The bed is still made. A wicker shelf stands in the corner of the room, its shelves covered with untouched knickknacks, shore memories. A framed print of a lighthouse and white-capped waves hangs on the wall, just a tad askew. The bedroom’s French doors open to the brisk air and an ocean view previously obstructed by the other half of the house that’s no longer there.
The devastation unleashed on the New Jersey shore a month ago by Hurricane Sandy has been captured in countless images and videos, spread throughout the world through news reports and social media, but it’s access, being able to see it first hand, the burned out husks of an entire block of summer cottages, the toppled boardwalk, the homes torn away from their foundations and flushed out to sea, that makes it real.
“You know that old adage, the one where they say to see is to believe,” State Assemblyman Jack Ciattarelli, R-16, asked, looking up at a Seaside Heights home cut in half by surging flood waters. “Well, I see it, but I still can’t believe it.”
On Thursday, more than 30 members of the State’s General Assembly participated in a bus tour of Sandy-ravaged shore towns.
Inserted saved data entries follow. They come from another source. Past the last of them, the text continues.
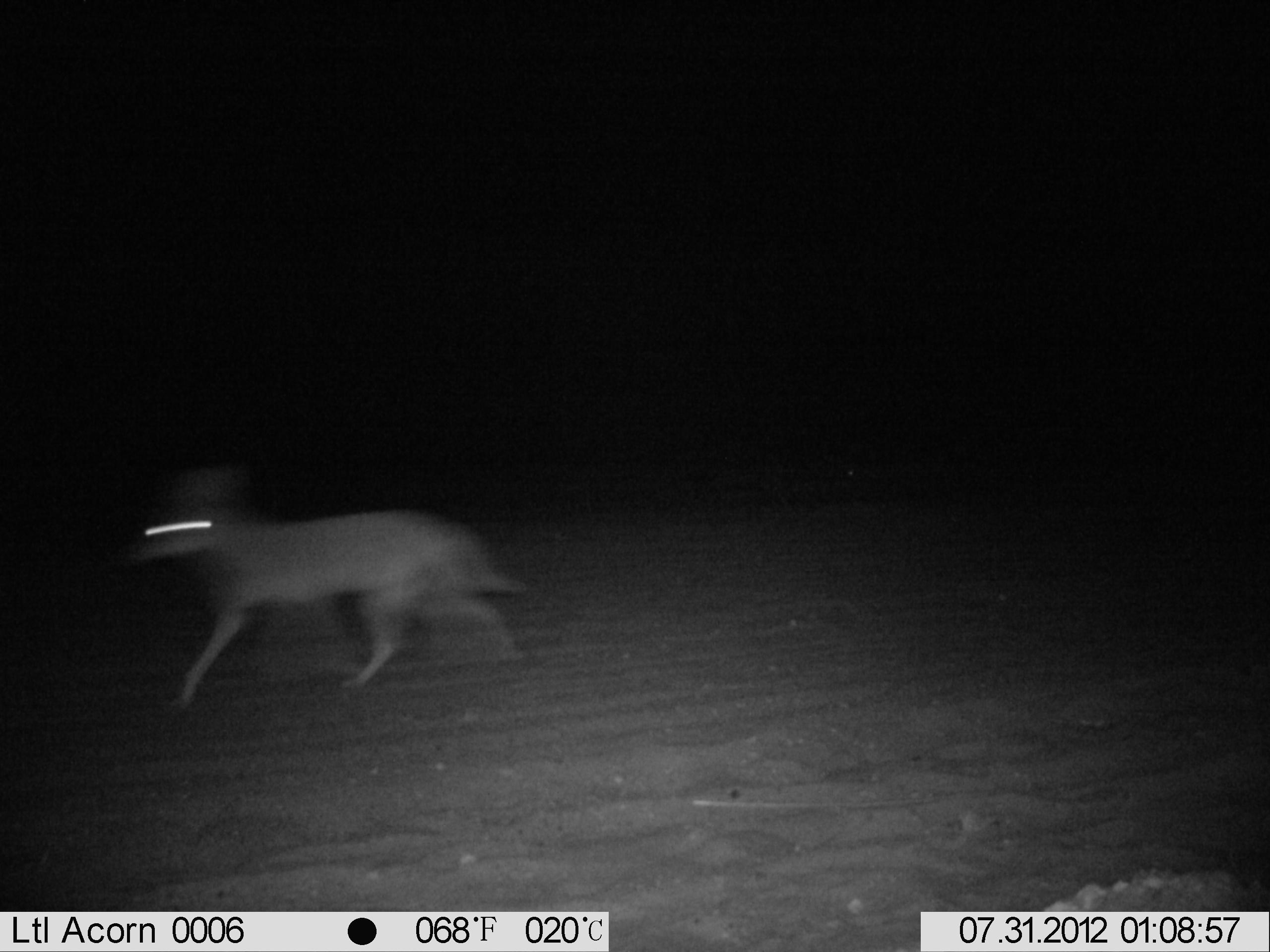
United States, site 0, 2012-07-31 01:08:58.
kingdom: Animalia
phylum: Chordata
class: Mammalia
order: Carnivora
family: Canidae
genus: Canis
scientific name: Canis latrans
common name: coyote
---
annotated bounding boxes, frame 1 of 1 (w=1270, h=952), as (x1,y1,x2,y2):
coyote: (114,460,524,704)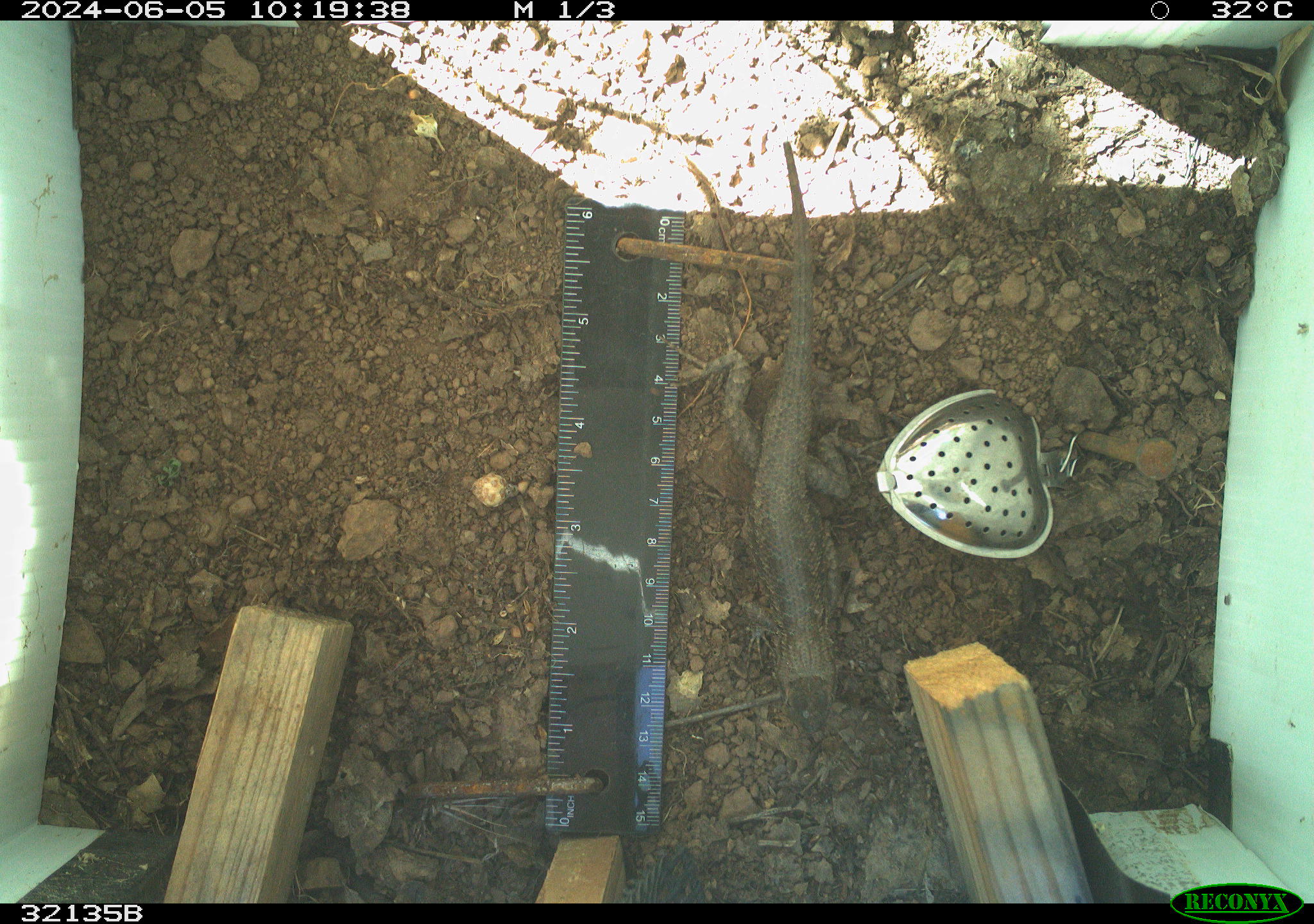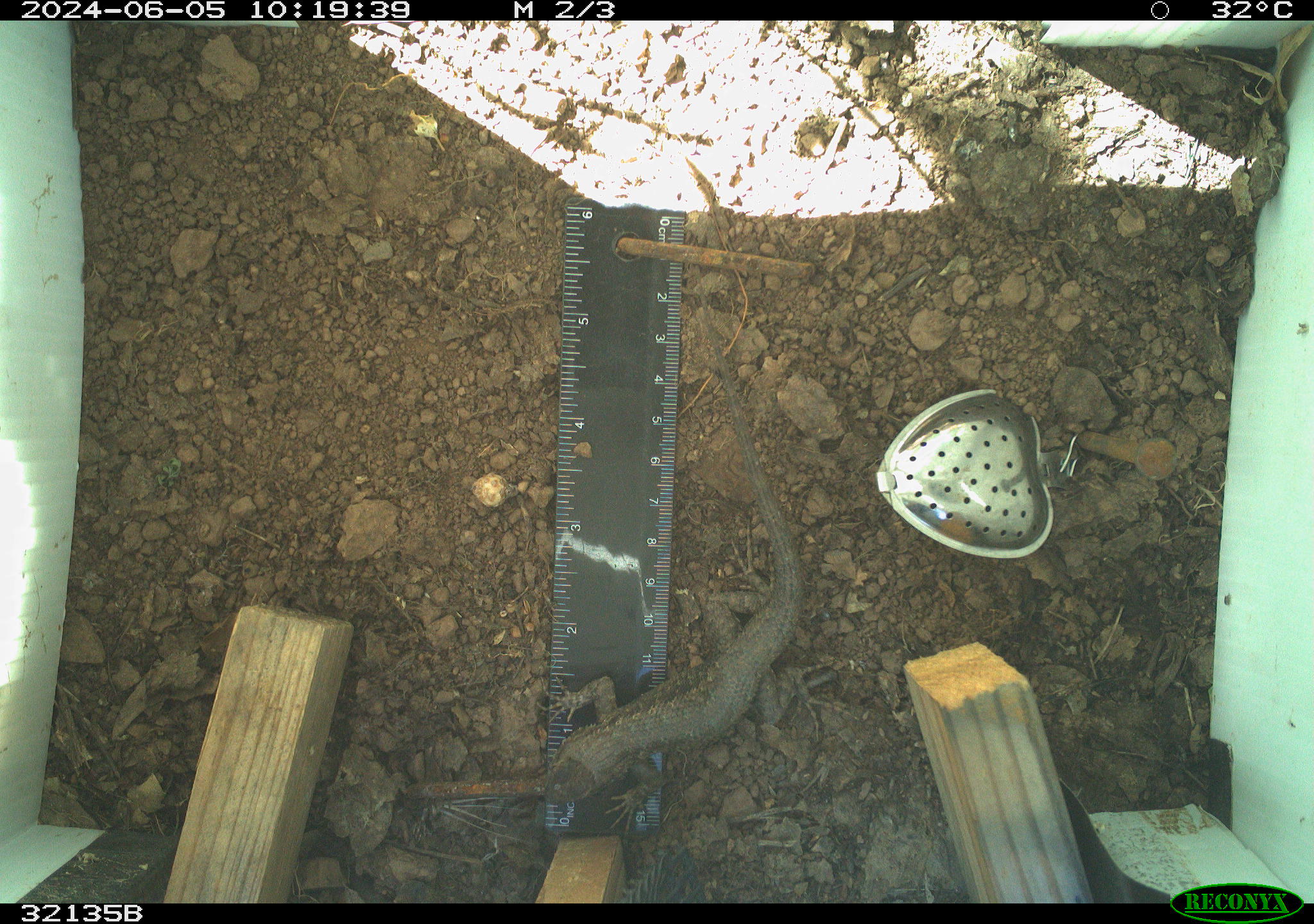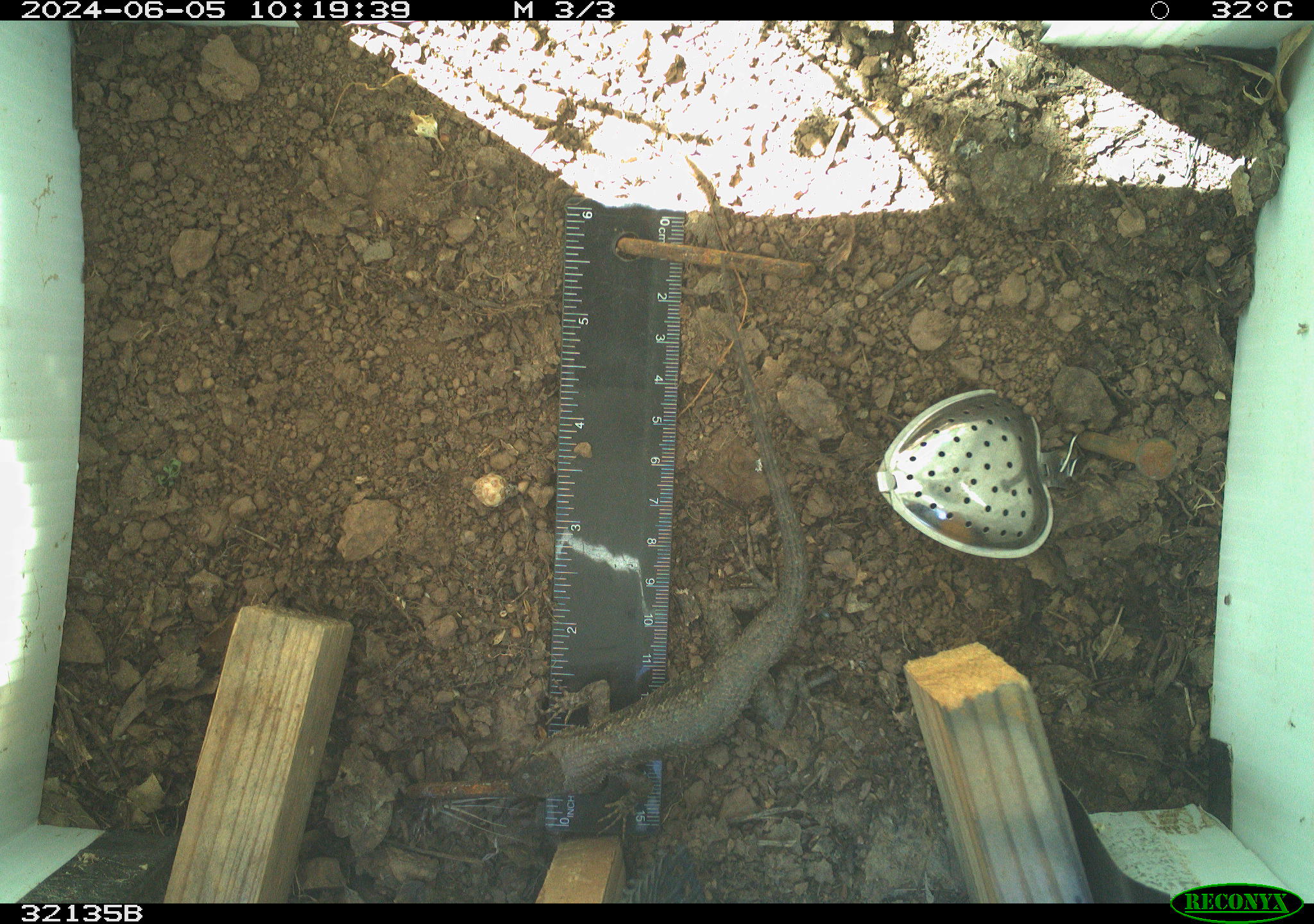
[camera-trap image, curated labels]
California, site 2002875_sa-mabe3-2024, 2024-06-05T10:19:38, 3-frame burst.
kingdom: Animalia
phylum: Chordata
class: Reptilia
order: Squamata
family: Phrynosomatidae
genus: Sceloporus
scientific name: Sceloporus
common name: spiny lizards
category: sceloporus species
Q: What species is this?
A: Sceloporus species (spiny lizards) (Sceloporus).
Organized by local officials and led by State Police Superintendent Col. Rick Fuentes, the first-hand look provided state officials with opportunity to see the damage and truly understand the long road to recovery that remains for the Jersey Shore.
Assembly members from districts as north as Essex County, south to Camden County, and areas in between, arrived in Seaside Heights and walked along decimated Casino Pier, watching their step over warped and splintered boards as they arrived at the site of one of Sandy’s most iconic images: a roller coaster collapsed into the ocean. The approximately four-hour tour of the barrier island included stops in neighborhoods like Ortley Beach and Mantoloking where damage is, in many instances, total.
With Gov. Chris Christie estimating the cost of damage incurred by Hurricane Sandy at nearly $37 billion, there’s a need for local officials to demonstrate need, assert themselves and represent their still-struggling constituents. The best way to inform, they decided, was to allow their peers to see it first hand.
“I think seeing it in person is a heck of a lot better than seeing it in pictures,” Assemblyman Greg McGuckin, R-10, said. “There are ideas floating around (the legislature) and we’re trying to get them categorized. One of the things we need to do is give people the tools so they can begin to rebuild and get government out of the way as much as possible.”
Also in attendance was Assembly Speaker Sheila Oliver. She said the state has taken an active role in helping restore New Jersey’s Sandy-affected residents. When it comes to delivering aid and providing support, she said she’s sure the effort will be a bipartisan one. Beyond enacting legislation, however, Oliver said the Assembly is taking on insurance companies, too.
Already, she said, reports have been trickling in through emails to state legislators that residents are struggling to get the support they need through the insurance they’ve paid for.
"We want to strongly communicate to the insurance companies that you’re not going to stiff our residents,” she said. “We’re putting them on notice.”
Thursday, however, was not the time for discussion of potential legislation that will eventually come out of Trenton, but rather a chance for those outside of Sandy-ravaged areas to gain some perspective.
The barrier island is still closed to the public. Property owners have been allowed back to assess the damage and begin cleaning up their homes, if there’s still a home to clean up, but there’s no electricity and no gas service along much of the island.
Piles of trash line every street. Warped furniture and wet mattresses join discarded toys and personal effects. In some piles are Halloween decorations, totems erected in defiance of a forthcoming storm that would tear them all down.
Concrete barriers have been erected along roadways washed away by surging water and National Guardsmen, stationed at sporadic checkpoints, gather around flaming trashcans in an effort to keep warm during their 24-hour surveillance.
Assemblyman Angel Fuentes, D-5, whose district includes parts of Camden and Gloucester Counties, said there’s some muttering in the statehouse that those outside of significantly impacted areas don’t realize the gravity of the shore’s devastation and the effort it will take to bring it back.
Standing in the middle of the road in Mantoloking between the first and second floor of the same beach home on either side, Fuentes said he and his fellow Assemblymen and women understand the devastation.
“Good people have lost their properties. They’ve lost their dreams and their memories,” he said. “(The residents of impacted areas) have not been abandoned. That’s why we’re here today, both parties. It affects New Jersey. It affects all of us.”